Deputies found not to blame in Santa Barbara County inmate’s death

February 17, 2024

Santa Barbara County Jail


Even though an autopsy found physical restraints contributed to an inmate’s death at the northern branch of the Santa Barbara County Jail, the deputies actions were “reasonable and lawful,” according to a Feb. 13 report by the Office of the District Attorney.

On the morning of Dec. 28, 2022, 33-year-old Jaime Gonzalez died shortly after he called 911 seeking assistance. A medical examiner reported Gonzalez’s cause of death as methamphetamine intoxication along with cardiomyopathy, obesity and physical restraint.

A felon out on parole, Gonzalez called 911 shortly before 8 a.m. to report an argument he was having with other residents at a sober living facility in Orcutt. Gonzalez then asked officers to drive him to the local parole office where he had an appointment, before admitting he was using drugs.

Upon learning his charge was intoxicated, Gonzalez’s parole officer revoked his probation and asked deputies to take him to jail.

Gonzalez fled on foot, with deputies behind him for several blocks. After deputies made contact, Gonzalez tensed his body and refused to get into a patrol vehicle. He complained of chest and back pain.

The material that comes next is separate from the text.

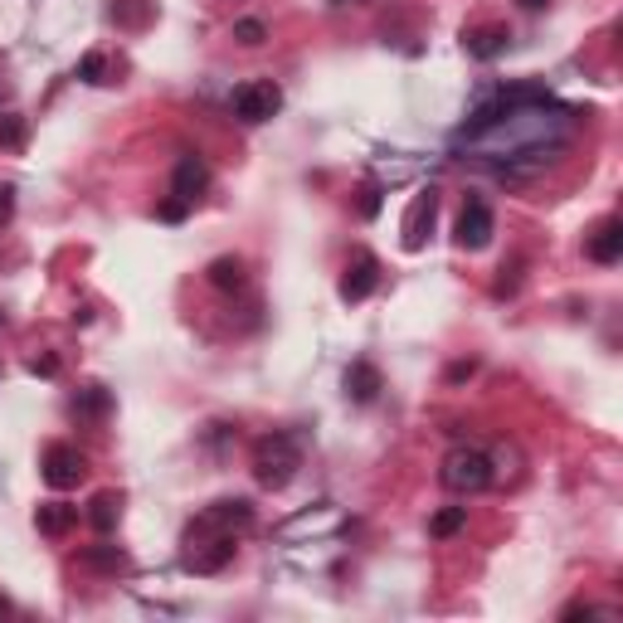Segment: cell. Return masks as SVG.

After about 10 minutes, Gonzalez stepped into the patrol car. He told the deputies he did not feel safe. He feared someone would kill or rape him. He continued complaining of back and chest pain.

He repeatedly said, “I do not want to die,” according the the District Attorney’s Office.

At the jail, a nurse checked his vitals. Shortly afterwards, a social worker determined Gonzalez should be placed in a mental health observation cell.

Once Gonzalez was cleared for booking into the jail, deputies tried to walk him to a cell, but he refused to move screaming he did “not want to be raped.” Deputies attempted to put him in a wheelchair, but he fought back and they eventually gave up.

While deputies tried to moved him to an observation cell, Gonzalez kicked and spit.

“During the time that Gonzalez was on the ground, the custody deputies were talking to him, telling him to stop fighting, to try to relax and breathe,” according to the District Attorney’s Office report. “Custody Deputy Duran continued to try to de-escalate the situation by explaining to Gonzalez what they were doing and why. She would say things like, ‘Jaime, we’re going to roll you over. It will help your back. We’re going to help you sit up.’ The struggle with Gonzalez in the intake area lasted approximately four minutes in

After hobbling Gonzalez, officers took him to a safety cell where he quickly lost consciousness. Jail staff used Narcan to revive Gonzalez who then asked for water. But when officers tried to sit him so he could have a drink, he began kicking and flailing his arms before again losing consciousness.

After a second dose of Narcan, Gonzalez began breathing on his own and regained a pulse. Emergency personnel then transported him to Marian Regional Medical Center where he died approximately three hours after calling 911.

“Based on our review of the facts and circumstances surrounding Gonzalez’s death, the physical restraint employed by Santa Barbara County Sheriff’s Office deputies was reasonable and lawful,” The District Attorney’s Office conclude. “The deputies bear no state criminal legal liability for their actions.”